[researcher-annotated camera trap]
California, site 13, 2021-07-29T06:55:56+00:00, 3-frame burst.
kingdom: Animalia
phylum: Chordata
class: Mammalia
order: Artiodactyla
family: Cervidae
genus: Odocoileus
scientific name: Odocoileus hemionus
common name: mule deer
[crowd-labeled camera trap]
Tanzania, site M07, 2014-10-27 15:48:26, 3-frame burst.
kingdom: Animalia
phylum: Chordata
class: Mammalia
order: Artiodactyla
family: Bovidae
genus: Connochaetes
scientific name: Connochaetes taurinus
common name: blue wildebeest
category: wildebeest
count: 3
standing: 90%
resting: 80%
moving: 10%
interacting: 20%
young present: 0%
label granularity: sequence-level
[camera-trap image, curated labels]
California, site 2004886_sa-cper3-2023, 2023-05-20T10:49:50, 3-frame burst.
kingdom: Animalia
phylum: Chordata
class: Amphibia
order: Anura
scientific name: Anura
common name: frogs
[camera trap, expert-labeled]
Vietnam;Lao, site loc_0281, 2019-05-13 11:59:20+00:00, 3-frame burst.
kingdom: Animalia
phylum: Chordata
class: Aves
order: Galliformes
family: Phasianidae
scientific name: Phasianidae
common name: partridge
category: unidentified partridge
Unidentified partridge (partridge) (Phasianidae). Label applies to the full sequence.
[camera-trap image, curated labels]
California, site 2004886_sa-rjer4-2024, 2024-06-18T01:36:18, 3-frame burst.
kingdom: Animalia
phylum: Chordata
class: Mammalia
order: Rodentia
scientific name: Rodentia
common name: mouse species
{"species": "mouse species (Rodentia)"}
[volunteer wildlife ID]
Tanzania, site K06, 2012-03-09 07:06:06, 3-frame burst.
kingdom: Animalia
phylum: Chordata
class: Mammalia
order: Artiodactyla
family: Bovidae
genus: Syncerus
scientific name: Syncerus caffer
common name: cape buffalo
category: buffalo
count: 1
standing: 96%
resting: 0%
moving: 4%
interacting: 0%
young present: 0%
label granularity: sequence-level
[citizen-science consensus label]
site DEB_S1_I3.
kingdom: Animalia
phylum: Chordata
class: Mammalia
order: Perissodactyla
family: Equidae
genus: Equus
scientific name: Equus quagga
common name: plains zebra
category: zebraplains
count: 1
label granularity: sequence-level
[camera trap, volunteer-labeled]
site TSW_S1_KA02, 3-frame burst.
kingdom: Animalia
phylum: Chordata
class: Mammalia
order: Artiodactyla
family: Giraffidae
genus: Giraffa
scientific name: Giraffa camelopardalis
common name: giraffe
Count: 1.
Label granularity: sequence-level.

---------------

Where the listing above reaches the line that contains "2023-05-20T10:49:50, 3-frame burst.", start retyping, and finish with the line that contains "common name: partridge"; reproduce those lines exactly and no others.

### [Output]
California, site 2004886_sa-cper3-2023, 2023-05-20T10:49:50, 3-frame burst.
kingdom: Animalia
phylum: Chordata
class: Amphibia
order: Anura
scientific name: Anura
common name: frogs
[camera trap, expert-labeled]
Vietnam;Lao, site loc_0281, 2019-05-13 11:59:20+00:00, 3-frame burst.
kingdom: Animalia
phylum: Chordata
class: Aves
order: Galliformes
family: Phasianidae
scientific name: Phasianidae
common name: partridge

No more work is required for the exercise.